Bessemer requests that we stay this appeal and remand this case to the circuit court for it to decide Friedle’s pending motion to amend his complaint. We previously denied this request in a June 4, 2018 order, and we need not address the issue further. However, we note that Bessemer asserts that we should grant the stay because that complaint, as amended, would establish it was a permissive user of the Maki-owned truck. For reasons set forth below, that issue is immaterial to our disposition of this case.
As indicated, Bessemer focuses its argument on Great West’s duty to defend. Our supreme court has recognized that although Wisconsin law “supports the well-established principle that an insurer’s duty to defend its insured is broader than its duty to indemnify … there may be isolated instances in which an insurer has no duty to defend … but nevertheless owes a duty to indemnify ….” Water Well Sols. Serv. Grp., Inc. v. Consolidated Ins. Co., 2016 WI 54, ¶30 n.17, 369 Wis. 2d 607, 881 N.W.2d 285. Given that Bessemer does not argue that this case presents one of those “isolated instances” where an insurer has no duty to defend but nevertheless has a duty to indemnify, we confine our analysis to Great West’s duty to defend.
All references to the Wisconsin Statutes are to the 2017-18 version unless otherwise noted.
We also note that Bessemer has not—either in the circuit court or on appeal—raised an argument that, assuming Great West does have a duty to defend Bessemer, Great West has breached that duty.
The parties agree that if Bessemer were considered a permissive user of the truck, there would be an initial grant of coverage under the Great West policy.
We observe that Great West disputes whether it “waived” any argument regarding the employment exclusion.

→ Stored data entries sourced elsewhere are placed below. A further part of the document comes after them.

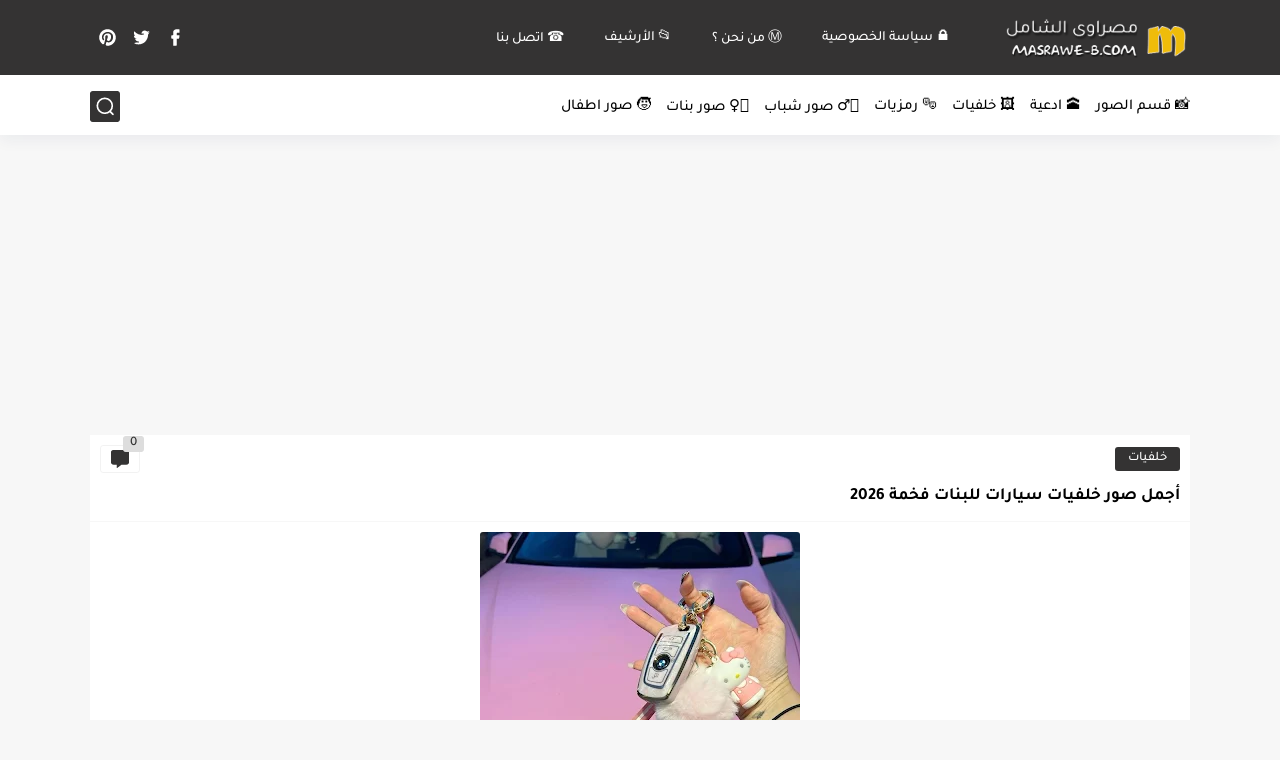

--- FILE ---
content_type: text/html; charset=utf-8
request_url: https://www.google.com/recaptcha/api2/aframe
body_size: 265
content:
<!DOCTYPE HTML><html><head><meta http-equiv="content-type" content="text/html; charset=UTF-8"></head><body><script nonce="0QYU-wDUJCU0CalLemtMBA">/** Anti-fraud and anti-abuse applications only. See google.com/recaptcha */ try{var clients={'sodar':'https://pagead2.googlesyndication.com/pagead/sodar?'};window.addEventListener("message",function(a){try{if(a.source===window.parent){var b=JSON.parse(a.data);var c=clients[b['id']];if(c){var d=document.createElement('img');d.src=c+b['params']+'&rc='+(localStorage.getItem("rc::a")?sessionStorage.getItem("rc::b"):"");window.document.body.appendChild(d);sessionStorage.setItem("rc::e",parseInt(sessionStorage.getItem("rc::e")||0)+1);localStorage.setItem("rc::h",'1769268769755');}}}catch(b){}});window.parent.postMessage("_grecaptcha_ready", "*");}catch(b){}</script></body></html>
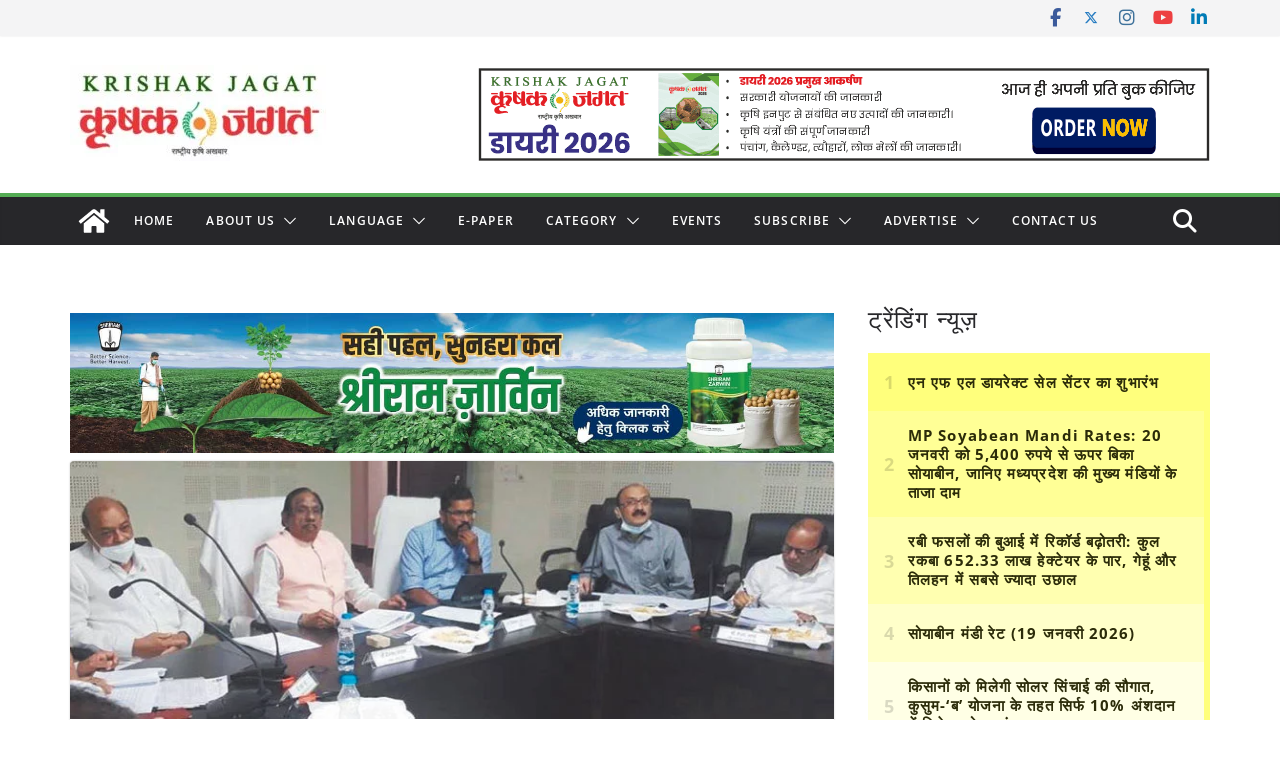

--- FILE ---
content_type: text/html; charset=utf-8
request_url: https://www.google.com/recaptcha/api2/aframe
body_size: 113
content:
<!DOCTYPE HTML><html><head><meta http-equiv="content-type" content="text/html; charset=UTF-8"></head><body><script nonce="zS45mT4Nd5AKirig5_1Cbg">/** Anti-fraud and anti-abuse applications only. See google.com/recaptcha */ try{var clients={'sodar':'https://pagead2.googlesyndication.com/pagead/sodar?'};window.addEventListener("message",function(a){try{if(a.source===window.parent){var b=JSON.parse(a.data);var c=clients[b['id']];if(c){var d=document.createElement('img');d.src=c+b['params']+'&rc='+(localStorage.getItem("rc::a")?sessionStorage.getItem("rc::b"):"");window.document.body.appendChild(d);sessionStorage.setItem("rc::e",parseInt(sessionStorage.getItem("rc::e")||0)+1);localStorage.setItem("rc::h",'1769076138224');}}}catch(b){}});window.parent.postMessage("_grecaptcha_ready", "*");}catch(b){}</script></body></html>

--- FILE ---
content_type: application/javascript; charset=utf-8
request_url: https://fundingchoicesmessages.google.com/f/AGSKWxWkg4gMFqUSAxDRx2SIPItFmgX4PoPLvVJ1v50apPF6Z1vzoUvt9GqBavIfRCsFOYpmbm0Oc1-wQJ_Nmvj9SUf2MVQi1Un_j_mZzfB6W6Vm4SohqUlvVrPLukv66hc8Aosfs8jxlmsrc3_3ZK1DhoyzY85uGJxTH2KUe8MikKIBIlmD0kb8RasO1_ol/_/adsetup_/admez./adclient._adbanner//ad_video.htm
body_size: -1289
content:
window['957c4b0d-8a4d-4f31-a8c4-5d4fc12b1533'] = true;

We need not address any waiver argument, however, given our conclusion that the circuit court could properly raise the issue sua sponte, even assuming Great West had failed to do so. See Turner v. Taylor, 2003 WI App 256, ¶1 n.1, 268 Wis. 2d 628, 673 N.W.2d 716 (when one issue is dispositive, we need not reach the other issues raised).
To the extent that Bessemer intends to argue that an employee’s failure to utilize employer-provided safety equipment may transform an employment-related task to one outside the course of his or her employment, it provides no citation to any legal authority in support of such a position. We will not further consider this undeveloped argument. See State v. Pettit, 171 Wis. 2d 627, 646, 492 N.W.2d 633 (Ct. App. 1992).
Bessemer also raises a cursory argument in which it points to the fact that Bessemer required Friedle to tarp the load, appearing to argue that this fact shows Friedle was doing work on behalf of Bessemer, not Maki. However, even if we accepted that Friedle tarped the load as a loaned employee of Bessemer—and that there was an initial grant of coverage to Bessemer—the exclusion would still apply. In that case, the employee (Friedle) would still be performing the work of the purported insured (Bessemer) by performing a duty related to the course of Bessemer’s business—i.e., tarping the load. Thus, in either case the employment exclusion applies to bar coverage. Moreover, Bessemer provides no citation to any legal authority in support of its position and, again, we need not consider undeveloped arguments. See id.